(Records from a dataset)
☆ ☆ ☆ ☆ ☆ ☆ ☆
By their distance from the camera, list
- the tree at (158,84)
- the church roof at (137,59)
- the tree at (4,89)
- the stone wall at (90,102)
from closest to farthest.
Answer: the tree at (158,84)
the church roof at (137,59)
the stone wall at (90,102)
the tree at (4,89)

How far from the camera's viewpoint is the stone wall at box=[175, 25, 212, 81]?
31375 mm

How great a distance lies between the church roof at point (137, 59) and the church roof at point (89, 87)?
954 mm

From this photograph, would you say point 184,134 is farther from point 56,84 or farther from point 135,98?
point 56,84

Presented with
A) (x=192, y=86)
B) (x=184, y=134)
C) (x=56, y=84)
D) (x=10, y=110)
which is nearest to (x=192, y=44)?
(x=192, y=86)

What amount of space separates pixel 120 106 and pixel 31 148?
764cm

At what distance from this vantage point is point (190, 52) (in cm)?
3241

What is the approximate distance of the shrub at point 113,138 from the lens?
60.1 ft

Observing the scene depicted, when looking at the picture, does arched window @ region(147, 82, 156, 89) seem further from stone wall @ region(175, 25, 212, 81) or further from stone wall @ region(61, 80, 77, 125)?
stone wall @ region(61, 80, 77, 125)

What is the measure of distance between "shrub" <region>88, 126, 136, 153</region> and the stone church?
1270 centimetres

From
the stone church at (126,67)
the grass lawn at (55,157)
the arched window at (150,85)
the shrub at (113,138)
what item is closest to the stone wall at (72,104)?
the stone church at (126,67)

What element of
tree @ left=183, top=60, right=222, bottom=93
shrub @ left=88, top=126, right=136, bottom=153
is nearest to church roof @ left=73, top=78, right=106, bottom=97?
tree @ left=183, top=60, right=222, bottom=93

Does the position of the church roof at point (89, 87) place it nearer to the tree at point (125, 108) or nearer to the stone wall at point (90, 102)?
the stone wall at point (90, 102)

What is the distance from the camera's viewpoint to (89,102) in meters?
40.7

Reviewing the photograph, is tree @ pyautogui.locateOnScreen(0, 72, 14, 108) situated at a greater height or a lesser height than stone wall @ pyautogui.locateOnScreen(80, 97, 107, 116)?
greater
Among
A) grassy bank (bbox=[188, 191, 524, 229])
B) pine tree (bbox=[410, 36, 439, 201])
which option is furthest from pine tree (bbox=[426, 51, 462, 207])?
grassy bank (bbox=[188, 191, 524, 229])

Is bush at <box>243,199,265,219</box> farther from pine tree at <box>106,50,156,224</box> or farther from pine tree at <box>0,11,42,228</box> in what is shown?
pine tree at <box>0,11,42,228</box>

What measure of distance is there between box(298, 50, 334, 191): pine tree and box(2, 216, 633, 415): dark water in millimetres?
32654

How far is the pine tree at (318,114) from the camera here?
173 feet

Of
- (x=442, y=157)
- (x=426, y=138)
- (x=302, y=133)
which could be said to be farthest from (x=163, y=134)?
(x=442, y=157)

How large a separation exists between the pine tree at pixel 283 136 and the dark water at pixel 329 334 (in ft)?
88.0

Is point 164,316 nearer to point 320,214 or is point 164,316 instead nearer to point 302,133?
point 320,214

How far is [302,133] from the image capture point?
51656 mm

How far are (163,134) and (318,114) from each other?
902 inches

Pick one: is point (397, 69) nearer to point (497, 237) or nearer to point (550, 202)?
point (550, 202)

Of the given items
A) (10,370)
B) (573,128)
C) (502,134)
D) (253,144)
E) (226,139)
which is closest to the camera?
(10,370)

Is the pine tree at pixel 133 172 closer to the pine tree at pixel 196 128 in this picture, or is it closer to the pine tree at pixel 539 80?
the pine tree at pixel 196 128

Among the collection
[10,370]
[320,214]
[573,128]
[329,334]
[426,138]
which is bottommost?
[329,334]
☆ ☆ ☆ ☆ ☆ ☆ ☆
Print every item above again, line for line and without any change.

By their distance from the camera, list
- the tree at (158,84)
- the church roof at (137,59)
- the tree at (4,89)
- the stone wall at (90,102)
from closest to farthest.
Answer: the tree at (158,84)
the church roof at (137,59)
the stone wall at (90,102)
the tree at (4,89)

How far from the camera's viewpoint is the stone wall at box=[175, 25, 212, 81]?
31375 mm

How great a distance lies between the church roof at point (137, 59) and the church roof at point (89, 87)?
954 mm

From this photograph, would you say point 184,134 is farther from point 56,84 or farther from point 135,98?
point 56,84

Presented with
A) (x=192, y=86)
B) (x=184, y=134)
C) (x=56, y=84)
D) (x=10, y=110)
which is nearest to (x=192, y=44)?
(x=192, y=86)

What amount of space separates pixel 120 106 and pixel 31 148?
764cm

At what distance from this vantage point is point (190, 52) (in cm)?
3241

What is the approximate distance of the shrub at point 113,138 from the lens?
60.1 ft

Observing the scene depicted, when looking at the picture, does arched window @ region(147, 82, 156, 89) seem further from stone wall @ region(175, 25, 212, 81) or further from stone wall @ region(61, 80, 77, 125)?
stone wall @ region(61, 80, 77, 125)

What is the measure of distance between "shrub" <region>88, 126, 136, 153</region> and the stone church?
1270 centimetres

From
the stone church at (126,67)
the grass lawn at (55,157)
the arched window at (150,85)
the shrub at (113,138)
what item is closest to the stone wall at (72,104)?
the stone church at (126,67)

What element of
tree @ left=183, top=60, right=222, bottom=93
shrub @ left=88, top=126, right=136, bottom=153
is nearest to church roof @ left=73, top=78, right=106, bottom=97?
tree @ left=183, top=60, right=222, bottom=93

Does the position of the church roof at point (89, 87) place it nearer to the tree at point (125, 108) or nearer to the stone wall at point (90, 102)?
the stone wall at point (90, 102)

What is the distance from the camera's viewpoint to (89,102) in meters?
40.7

Reviewing the photograph, is tree @ pyautogui.locateOnScreen(0, 72, 14, 108) situated at a greater height or a lesser height than stone wall @ pyautogui.locateOnScreen(80, 97, 107, 116)?
greater
Among
A) grassy bank (bbox=[188, 191, 524, 229])
B) pine tree (bbox=[410, 36, 439, 201])
which option is furthest from pine tree (bbox=[426, 51, 462, 207])?
grassy bank (bbox=[188, 191, 524, 229])

Is bush at <box>243,199,265,219</box> farther from pine tree at <box>106,50,156,224</box> or farther from pine tree at <box>0,11,42,228</box> in what is shown?
pine tree at <box>0,11,42,228</box>

What measure of distance is there between box(298, 50, 334, 191): pine tree and box(2, 216, 633, 415): dark water in millimetres?
32654

How far is the pine tree at (318,114) from the camera here?
173 feet

Of
- (x=442, y=157)
- (x=426, y=138)
- (x=302, y=133)
which could be said to be farthest from (x=163, y=134)?
(x=442, y=157)

How large a separation exists between the pine tree at pixel 283 136 and the dark water at pixel 329 334 (in ft)?
88.0

Is point 164,316 nearer to point 320,214 or is point 164,316 instead nearer to point 302,133?
point 320,214

How far is [302,133] from the image capture point?
51656 mm

How far are (163,134) and (318,114) from each other?
902 inches

Pick one: is point (397, 69) nearer to point (497, 237) or nearer to point (550, 202)?
point (550, 202)

Of the given items
A) (10,370)
B) (573,128)
C) (502,134)
D) (253,144)
E) (226,139)
which is closest to the camera?
(10,370)

Is the pine tree at pixel 133 172 closer to the pine tree at pixel 196 128 in this picture, or is it closer to the pine tree at pixel 539 80?
the pine tree at pixel 196 128

Among the collection
[10,370]
[320,214]
[573,128]
[329,334]
[426,138]
which is bottommost?
[329,334]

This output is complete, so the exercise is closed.